LD have become increasingly well-known in recent years, with representations in popular media (e.g., the 2010 sci-fi thriller “Inception”) and several cyber-forums and blogs dedicated to the topic, with thousands of participants (e.g., the Dreamviews LD forum1 has over 93,000 members). LD may occur spontaneously, yet techniques for deliberate LD induction (e.g., LaBerge and Rheingold, 1990) have been gaining popularity. Induction techniques have become so popular that 35% of first-year Psychology undergraduate students had tried to deliberately initiate LD at least once (Aviram and Soffer-Dudek, 2018).
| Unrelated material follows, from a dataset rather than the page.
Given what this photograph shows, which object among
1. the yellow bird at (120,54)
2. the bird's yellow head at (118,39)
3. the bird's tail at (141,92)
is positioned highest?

Why do people wish to volitionally induce LD? Partly because it is tempting to enter—without using any physical substance—a state of altered consciousness in which one can perform feats not possible in real life (e.g., flying), by exerting control over the dream scenario. But also, since LD are considered by many as an ideal state, promoting well-being and psychological growth (Tholey, 1988; Green and McCreery, 1994), a stance readily adopted by bloggers. Reasons for lucid dreaming are usually wish fulfillment and problem-solving, although many also report aims such as overcoming fears and healing (Stumbrys and Erlacher, 2016). However, as will be reviewed below, empirical evidence in favor of LD as promoting psychological well-being is equivocal, and also, despite common notions, empirical evidence suggests that most LD are not characterized by an ability to control dream events.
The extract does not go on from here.